(Beginning of Given entries)
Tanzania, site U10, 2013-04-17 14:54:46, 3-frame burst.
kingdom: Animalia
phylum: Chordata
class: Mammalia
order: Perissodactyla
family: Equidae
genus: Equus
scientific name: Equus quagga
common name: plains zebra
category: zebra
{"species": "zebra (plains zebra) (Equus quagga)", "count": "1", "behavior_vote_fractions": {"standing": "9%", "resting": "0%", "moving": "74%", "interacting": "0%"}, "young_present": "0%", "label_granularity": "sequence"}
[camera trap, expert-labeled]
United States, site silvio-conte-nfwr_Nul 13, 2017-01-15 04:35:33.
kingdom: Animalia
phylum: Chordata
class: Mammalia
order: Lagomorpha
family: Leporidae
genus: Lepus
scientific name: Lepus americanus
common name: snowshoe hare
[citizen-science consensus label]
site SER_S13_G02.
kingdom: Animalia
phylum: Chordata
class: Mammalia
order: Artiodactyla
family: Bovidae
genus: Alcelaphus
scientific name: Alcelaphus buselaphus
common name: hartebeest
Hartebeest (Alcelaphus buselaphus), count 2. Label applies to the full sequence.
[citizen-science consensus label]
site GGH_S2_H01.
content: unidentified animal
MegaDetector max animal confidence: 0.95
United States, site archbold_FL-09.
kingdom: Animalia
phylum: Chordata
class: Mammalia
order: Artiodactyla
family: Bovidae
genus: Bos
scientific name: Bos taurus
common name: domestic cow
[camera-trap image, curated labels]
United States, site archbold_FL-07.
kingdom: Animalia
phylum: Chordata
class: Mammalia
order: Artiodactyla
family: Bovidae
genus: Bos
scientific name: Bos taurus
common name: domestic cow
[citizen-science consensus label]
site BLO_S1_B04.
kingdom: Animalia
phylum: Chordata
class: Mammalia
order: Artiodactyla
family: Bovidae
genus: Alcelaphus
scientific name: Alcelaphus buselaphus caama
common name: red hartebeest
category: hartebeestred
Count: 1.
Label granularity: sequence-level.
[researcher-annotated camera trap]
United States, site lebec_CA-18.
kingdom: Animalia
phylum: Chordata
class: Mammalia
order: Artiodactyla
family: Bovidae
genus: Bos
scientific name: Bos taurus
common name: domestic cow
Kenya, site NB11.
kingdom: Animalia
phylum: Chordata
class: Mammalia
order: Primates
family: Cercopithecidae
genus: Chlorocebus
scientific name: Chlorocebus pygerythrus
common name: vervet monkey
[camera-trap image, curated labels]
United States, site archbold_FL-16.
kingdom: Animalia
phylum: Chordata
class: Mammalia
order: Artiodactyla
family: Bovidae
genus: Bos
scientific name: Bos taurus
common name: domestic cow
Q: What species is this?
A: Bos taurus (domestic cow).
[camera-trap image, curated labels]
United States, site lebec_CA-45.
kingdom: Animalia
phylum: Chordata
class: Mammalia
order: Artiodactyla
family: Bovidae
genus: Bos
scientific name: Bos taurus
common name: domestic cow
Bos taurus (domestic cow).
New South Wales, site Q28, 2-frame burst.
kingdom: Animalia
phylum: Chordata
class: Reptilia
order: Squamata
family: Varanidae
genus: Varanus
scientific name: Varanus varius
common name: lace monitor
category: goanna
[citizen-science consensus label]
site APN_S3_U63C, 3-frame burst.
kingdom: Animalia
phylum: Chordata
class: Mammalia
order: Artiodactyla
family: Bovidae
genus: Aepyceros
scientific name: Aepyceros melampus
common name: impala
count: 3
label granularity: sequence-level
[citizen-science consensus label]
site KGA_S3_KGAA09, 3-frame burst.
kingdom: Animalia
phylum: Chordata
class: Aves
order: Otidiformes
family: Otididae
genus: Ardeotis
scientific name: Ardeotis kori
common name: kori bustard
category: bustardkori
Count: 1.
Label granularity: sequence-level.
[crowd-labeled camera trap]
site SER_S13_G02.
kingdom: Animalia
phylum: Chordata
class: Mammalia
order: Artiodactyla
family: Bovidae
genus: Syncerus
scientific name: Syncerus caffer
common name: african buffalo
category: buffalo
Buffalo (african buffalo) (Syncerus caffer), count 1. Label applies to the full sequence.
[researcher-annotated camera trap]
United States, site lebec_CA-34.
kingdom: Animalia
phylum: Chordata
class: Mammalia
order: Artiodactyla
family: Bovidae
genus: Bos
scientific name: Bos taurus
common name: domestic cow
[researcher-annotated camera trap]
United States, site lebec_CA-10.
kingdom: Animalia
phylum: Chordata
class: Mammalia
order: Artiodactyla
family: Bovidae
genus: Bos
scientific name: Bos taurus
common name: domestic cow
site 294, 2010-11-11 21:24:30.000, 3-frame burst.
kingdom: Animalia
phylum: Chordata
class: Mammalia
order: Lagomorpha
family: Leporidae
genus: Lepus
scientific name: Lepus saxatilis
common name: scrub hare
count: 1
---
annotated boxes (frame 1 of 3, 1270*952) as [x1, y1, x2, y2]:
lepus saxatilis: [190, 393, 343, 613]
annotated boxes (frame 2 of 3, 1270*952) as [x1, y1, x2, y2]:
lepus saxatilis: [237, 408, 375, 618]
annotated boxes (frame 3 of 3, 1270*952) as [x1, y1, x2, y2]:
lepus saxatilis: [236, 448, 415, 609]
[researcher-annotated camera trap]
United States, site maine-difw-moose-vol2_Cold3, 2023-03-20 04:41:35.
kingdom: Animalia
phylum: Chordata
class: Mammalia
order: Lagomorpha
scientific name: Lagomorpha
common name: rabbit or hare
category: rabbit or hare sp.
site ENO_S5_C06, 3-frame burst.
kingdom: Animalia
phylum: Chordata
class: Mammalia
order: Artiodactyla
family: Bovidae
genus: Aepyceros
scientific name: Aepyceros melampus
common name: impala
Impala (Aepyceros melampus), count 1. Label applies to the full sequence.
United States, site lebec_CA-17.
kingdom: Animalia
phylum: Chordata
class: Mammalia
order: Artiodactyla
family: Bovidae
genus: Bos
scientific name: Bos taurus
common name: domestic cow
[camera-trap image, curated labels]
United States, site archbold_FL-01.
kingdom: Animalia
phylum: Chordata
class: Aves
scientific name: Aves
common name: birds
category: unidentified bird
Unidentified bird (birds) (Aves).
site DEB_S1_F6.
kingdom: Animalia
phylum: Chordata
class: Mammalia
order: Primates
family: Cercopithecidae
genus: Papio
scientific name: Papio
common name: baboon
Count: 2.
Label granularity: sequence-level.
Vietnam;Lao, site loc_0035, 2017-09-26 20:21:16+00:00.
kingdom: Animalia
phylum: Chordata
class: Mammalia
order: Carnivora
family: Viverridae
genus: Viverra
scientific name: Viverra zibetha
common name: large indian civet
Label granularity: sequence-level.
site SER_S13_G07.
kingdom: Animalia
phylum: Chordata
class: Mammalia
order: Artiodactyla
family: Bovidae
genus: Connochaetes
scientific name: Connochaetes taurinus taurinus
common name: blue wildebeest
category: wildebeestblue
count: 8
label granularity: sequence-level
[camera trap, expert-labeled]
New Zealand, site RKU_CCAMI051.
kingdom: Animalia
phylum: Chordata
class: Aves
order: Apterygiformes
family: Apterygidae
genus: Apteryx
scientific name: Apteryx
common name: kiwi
(End of Given entries)
→ Exercise
List the lines of the entries that include "United".

→ Answer section
United States, site silvio-conte-nfwr_Nul 13, 2017-01-15 04:35:33.
United States, site archbold_FL-09.
United States, site archbold_FL-07.
United States, site lebec_CA-18.
United States, site archbold_FL-16.
United States, site lebec_CA-45.
United States, site lebec_CA-34.
United States, site lebec_CA-10.
United States, site maine-difw-moose-vol2_Cold3, 2023-03-20 04:41:35.
United States, site lebec_CA-17.
United States, site archbold_FL-01.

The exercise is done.